Gufran, Rahmet, mağfiret, bereket ve bağışlanma ayı olan Ramazan’a elveda diyoruz. Sayılı günler çok çabuk geçiveriyor. Ne de hızlı aktı gitti zaman… Mübarek ay ne zaman geldi, ne zaman bitti anlayamadık.
Takvimlerden bir aylık yaprak daha koptu. Ömürlerimizden bir ay daha eksildi. Yaratanımıza sonsuz şükürler olsun ki, bu yılda orucumuzu eksiksiz tutabilme gücü ve imkânını verdi bizlere…
İçinde Kadir gecesi gibi, 83 yıldan daha hayırlı, büyük bir ihsan ve lütuf gecesini barındıran ve cehennemden kurtuluş ayı olan mübarek Ramazan’a veda ediyoruz. Bugün akşam son teravih kılınacak, yarın da son oruçlar tutulacak.
İnşallah, Ramazan ayı ve Kadir gecesi bizlere şefaatçi olur. İnşallah, bu kutsal ayı bizlerden memnun olmuş olarak uğurluyoruzdur. İnşallah oruçlarımız, teravihlerimiz, fitre ve zekâtlarımız, yüce Rabbimizin huzurunda makbul, sahipleri de mesrur olur. İnşallah, Ramazan’da affedilen, bağışlanan ve ebedi saadete eren kulların zümresine iltihak edenlerden olmuşuzdur.
Oruçlarımızı elbette Allah’ın rızasını kazanmak için tuttuk. Bunun yanında da Cenab-ı Hak, biz kullarına çokça lütuf ve ihsanlarda bulundu. Birlik ve bütünlüğümüzün zirveye ulaşması, diğer insanların halleriyle hallenme, bazı kötü alışkanlıklarımızı terk etme, ihtiyaç sahiplerini görüp gözetme, huy ve davranışlarımızı olumlu yöne kanalize etme, vücudumuzu madden ve manen deşarj etme gibi pek çok güzellikler - iyilikler kazandık Ramazan sayesinde…

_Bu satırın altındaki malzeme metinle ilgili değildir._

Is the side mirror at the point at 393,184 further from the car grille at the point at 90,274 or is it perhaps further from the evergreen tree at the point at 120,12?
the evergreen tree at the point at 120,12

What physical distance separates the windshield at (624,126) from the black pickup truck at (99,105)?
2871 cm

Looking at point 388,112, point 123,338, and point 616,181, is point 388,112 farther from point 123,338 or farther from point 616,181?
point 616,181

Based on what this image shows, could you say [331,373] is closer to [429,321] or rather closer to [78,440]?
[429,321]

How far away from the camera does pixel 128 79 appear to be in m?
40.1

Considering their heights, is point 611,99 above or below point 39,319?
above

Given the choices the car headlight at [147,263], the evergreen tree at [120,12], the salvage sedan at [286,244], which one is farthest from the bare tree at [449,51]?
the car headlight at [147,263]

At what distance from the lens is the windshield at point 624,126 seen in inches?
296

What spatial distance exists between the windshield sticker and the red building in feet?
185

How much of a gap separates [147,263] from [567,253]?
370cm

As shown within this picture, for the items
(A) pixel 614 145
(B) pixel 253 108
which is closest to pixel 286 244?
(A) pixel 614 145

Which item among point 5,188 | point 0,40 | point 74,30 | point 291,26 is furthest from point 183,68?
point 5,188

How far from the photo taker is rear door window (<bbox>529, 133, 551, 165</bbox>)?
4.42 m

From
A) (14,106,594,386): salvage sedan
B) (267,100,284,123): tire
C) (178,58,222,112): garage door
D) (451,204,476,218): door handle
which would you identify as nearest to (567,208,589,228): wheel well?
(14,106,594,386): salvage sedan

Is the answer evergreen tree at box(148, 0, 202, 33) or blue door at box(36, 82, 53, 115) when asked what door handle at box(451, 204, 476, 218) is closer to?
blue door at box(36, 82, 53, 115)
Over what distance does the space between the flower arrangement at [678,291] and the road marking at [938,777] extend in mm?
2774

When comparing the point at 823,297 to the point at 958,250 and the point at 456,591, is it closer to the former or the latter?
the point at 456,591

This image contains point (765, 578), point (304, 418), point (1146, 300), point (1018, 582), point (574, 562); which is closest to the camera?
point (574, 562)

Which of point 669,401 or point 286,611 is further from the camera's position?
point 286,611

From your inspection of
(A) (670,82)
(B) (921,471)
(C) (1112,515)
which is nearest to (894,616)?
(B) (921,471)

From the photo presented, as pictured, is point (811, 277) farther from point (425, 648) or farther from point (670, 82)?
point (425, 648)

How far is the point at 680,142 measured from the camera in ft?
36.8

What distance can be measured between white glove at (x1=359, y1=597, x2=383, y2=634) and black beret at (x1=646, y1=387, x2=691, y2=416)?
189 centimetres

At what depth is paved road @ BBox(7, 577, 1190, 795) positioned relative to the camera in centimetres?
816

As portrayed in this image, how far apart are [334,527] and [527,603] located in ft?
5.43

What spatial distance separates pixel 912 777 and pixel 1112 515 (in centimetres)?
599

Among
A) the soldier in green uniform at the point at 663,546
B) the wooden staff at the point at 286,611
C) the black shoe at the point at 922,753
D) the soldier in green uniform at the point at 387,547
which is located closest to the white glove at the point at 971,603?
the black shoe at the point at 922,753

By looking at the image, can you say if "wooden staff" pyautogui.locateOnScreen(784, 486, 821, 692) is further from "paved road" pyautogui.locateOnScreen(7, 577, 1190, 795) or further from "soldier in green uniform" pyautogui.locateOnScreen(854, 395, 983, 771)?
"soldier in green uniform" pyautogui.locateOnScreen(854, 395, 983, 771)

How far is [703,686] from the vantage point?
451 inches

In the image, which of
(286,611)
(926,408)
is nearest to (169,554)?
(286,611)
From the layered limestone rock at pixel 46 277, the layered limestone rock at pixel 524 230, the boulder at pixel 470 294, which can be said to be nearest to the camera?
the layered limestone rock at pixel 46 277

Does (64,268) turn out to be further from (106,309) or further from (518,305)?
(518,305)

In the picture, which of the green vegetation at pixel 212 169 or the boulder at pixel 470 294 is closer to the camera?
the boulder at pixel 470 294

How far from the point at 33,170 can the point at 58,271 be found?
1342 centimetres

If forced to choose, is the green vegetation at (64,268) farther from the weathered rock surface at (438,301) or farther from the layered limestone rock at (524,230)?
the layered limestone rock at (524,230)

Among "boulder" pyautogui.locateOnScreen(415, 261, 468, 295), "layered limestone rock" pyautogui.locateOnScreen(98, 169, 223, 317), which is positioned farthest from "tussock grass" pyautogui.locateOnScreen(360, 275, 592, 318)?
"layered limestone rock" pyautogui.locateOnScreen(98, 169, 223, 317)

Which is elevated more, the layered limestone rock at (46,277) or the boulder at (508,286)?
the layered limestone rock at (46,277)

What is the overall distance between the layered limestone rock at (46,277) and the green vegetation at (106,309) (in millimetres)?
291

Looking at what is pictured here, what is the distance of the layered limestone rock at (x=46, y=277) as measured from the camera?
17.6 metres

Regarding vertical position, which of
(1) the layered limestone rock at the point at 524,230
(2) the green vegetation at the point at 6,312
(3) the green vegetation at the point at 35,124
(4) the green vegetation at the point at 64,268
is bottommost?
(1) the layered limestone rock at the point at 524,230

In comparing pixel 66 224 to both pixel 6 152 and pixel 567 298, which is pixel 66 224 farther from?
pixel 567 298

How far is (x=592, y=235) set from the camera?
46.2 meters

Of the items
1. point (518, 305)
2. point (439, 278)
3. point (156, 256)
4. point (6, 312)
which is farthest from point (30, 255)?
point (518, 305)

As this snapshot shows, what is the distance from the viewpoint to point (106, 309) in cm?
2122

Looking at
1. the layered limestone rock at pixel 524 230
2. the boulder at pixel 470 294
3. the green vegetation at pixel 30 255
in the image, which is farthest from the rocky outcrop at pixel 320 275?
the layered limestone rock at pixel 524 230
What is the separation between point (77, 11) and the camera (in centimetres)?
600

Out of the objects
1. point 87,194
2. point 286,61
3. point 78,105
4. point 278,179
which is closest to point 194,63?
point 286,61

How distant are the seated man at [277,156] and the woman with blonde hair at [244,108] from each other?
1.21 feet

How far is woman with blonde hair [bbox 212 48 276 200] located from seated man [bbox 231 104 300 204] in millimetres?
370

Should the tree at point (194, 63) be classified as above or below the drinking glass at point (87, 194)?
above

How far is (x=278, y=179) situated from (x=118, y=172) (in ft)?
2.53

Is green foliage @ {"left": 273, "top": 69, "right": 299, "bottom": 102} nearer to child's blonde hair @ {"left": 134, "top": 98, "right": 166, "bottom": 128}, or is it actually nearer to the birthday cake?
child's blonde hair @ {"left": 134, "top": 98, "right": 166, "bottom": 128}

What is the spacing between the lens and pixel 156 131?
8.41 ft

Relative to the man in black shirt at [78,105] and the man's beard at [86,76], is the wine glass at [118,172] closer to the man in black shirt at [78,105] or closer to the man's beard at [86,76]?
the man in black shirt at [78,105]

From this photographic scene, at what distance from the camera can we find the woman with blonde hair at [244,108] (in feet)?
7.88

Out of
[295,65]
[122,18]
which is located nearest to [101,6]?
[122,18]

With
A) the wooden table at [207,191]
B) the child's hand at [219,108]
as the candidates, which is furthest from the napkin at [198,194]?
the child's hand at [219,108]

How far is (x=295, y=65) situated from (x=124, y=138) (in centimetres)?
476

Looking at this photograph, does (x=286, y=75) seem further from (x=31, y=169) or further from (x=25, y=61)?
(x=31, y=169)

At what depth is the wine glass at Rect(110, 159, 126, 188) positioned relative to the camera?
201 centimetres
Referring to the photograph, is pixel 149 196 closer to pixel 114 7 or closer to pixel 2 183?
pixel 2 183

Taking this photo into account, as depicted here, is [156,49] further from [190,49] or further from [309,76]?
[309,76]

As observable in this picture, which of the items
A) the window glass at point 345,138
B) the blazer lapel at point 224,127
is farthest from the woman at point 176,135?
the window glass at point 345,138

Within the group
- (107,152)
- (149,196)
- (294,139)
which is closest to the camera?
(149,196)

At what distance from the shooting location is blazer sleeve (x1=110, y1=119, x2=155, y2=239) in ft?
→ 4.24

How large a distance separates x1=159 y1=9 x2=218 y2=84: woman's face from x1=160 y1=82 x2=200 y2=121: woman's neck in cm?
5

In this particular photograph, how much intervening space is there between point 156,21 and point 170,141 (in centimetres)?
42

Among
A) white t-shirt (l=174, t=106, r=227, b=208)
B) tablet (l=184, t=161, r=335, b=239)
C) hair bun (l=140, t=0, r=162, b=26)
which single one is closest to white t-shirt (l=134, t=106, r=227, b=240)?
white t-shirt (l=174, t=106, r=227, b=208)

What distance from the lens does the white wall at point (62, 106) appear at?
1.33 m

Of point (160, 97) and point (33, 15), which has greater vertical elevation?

Cenab-ı Hak’tan, bizlere, Ramazan’dan sonra da bu güzellikleri devam ettirme alışkanlığı vermesini diliyorum. Temenni ediyorum ki, kazandığımız bu güzellikler geçici olmasın ve bizimle birlikte bir ömür devam etsin.
Ramazan Ayı ile yarın vedalaşıyoruz. Gelecek yıl tekrar, güzelliklerle dolu bu mübarek aya kavuşabilir miyiz bilmiyoruz. Geçen yıl, beraber oruçlarımızı tuttuğumuz ve iftarlarımızı beraber yaptığımız bazı sevdiklerimiz ve dostlarımız bu yıl aramızda olamadı. Gelecek yıla kadar kimlerin bu dünyadan, ebedi âleme yolcu olacağını ancak Allah biliyor. Onun için, henüz fırsat varken Oruç ve Ramazan sayesinde kazandığımız güzel alışkanlıklarımızı devam ettirelim.
Cenab-ı Hak’kın, Ramazan’da bizlere ikram ettiği; güzel ahlak, iyi huy, paylaşma, yardımlaşma, kaynaşma, kardeşlik, bağışlama, sabır, şükür, merhamet, sağlık, sıhhat gibi kazanımlarımızı bırakıp yeniden olumsuz hallerimize dönmek, Müslümana yakışmaz. İyilikleri bırakıp kötülüklere rücu etmek, güzellikleri terk edip çirkinliklere dönmek, sevaplar dururken günahlara dalmak mü’minin şiarı olamaz.
Yarın son iftarımızı yapacağız nasip olursa… Yani yarın arefe, Pazartesi günü bayram… Yarın Ramazan’a elveda deyip, ertesi gün de bayrama merhaba diyeceğiz.
Bu Bayram inananların bayramı... Güçlüklere sabredenlerin bayramı… Oruçlarını, bir ay boyunca her türlü zorluğa rağmen sadece Allah’ın emri olduğu için tutanların bayramı… Bezm-i Elest’te, Rab’lerine verdikleri sözü yerine getiren ve Ahde vefa gösterenlerin bayramı… Bir ay boyunca oruç sınavını başarıyla veren, tam bir ihlasla ve bütün samimiyetleri ile Yaratanın emrine boyun büken müminler, bayrama kavuşuyorlar. Oruç gibi bayram da, Allah’ın, inanan kullarına bir lütfu ve ikramı…
Bu arada arefe ile bayram gün ve gecelerinin faziletli olduğunu unutmayalım ve Gazne’deki, Filistin’deki kardeşlerimize dualarımızla destek olalım. Yarın devam edelim İnşallah.